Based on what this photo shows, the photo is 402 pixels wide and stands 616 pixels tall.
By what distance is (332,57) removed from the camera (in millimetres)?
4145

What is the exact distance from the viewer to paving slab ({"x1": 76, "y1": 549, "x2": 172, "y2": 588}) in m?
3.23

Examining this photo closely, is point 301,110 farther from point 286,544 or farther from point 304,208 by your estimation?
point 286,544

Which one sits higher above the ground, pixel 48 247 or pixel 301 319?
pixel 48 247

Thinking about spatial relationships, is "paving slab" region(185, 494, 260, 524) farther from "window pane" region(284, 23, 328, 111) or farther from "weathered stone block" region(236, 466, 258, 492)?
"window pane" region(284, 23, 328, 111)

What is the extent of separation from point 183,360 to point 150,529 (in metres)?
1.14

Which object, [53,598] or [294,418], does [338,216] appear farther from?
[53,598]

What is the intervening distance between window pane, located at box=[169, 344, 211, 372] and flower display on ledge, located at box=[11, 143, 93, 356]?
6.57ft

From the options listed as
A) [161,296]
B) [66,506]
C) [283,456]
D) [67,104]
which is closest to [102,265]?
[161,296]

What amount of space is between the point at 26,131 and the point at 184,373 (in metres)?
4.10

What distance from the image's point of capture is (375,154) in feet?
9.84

---

● **Work to be completed**
All of the lines above need to be given again exactly.

● **Solution to the exercise**
Based on what this photo shows, the photo is 402 pixels wide and stands 616 pixels tall.
By what distance is (332,57) removed from the camera (in millimetres)?
4145

What is the exact distance from the viewer to paving slab ({"x1": 76, "y1": 549, "x2": 172, "y2": 588}) in m?
3.23

Examining this photo closely, is point 301,110 farther from point 286,544 or farther from point 304,208 by your estimation?
point 286,544

Which one sits higher above the ground, pixel 48 247 or pixel 301 319?
pixel 48 247

Thinking about spatial relationships, is "paving slab" region(185, 494, 260, 524) farther from "window pane" region(284, 23, 328, 111) or farther from "weathered stone block" region(236, 466, 258, 492)?
"window pane" region(284, 23, 328, 111)

What is the extent of separation from point 183,360 to point 150,529 (in metres)?
1.14

Which object, [53,598] or [294,418], does [338,216] appear farther from?
[53,598]

What is the intervening distance between window pane, located at box=[169, 344, 211, 372] and flower display on ledge, located at box=[11, 143, 93, 356]?
6.57ft

From the options listed as
A) [161,296]
B) [66,506]
C) [283,456]
D) [67,104]
which is closest to [102,265]?
[161,296]

What amount of space is between the point at 26,131 and the point at 184,373 (in metres)?
4.10

What distance from the image's point of capture is (375,154) in feet?
9.84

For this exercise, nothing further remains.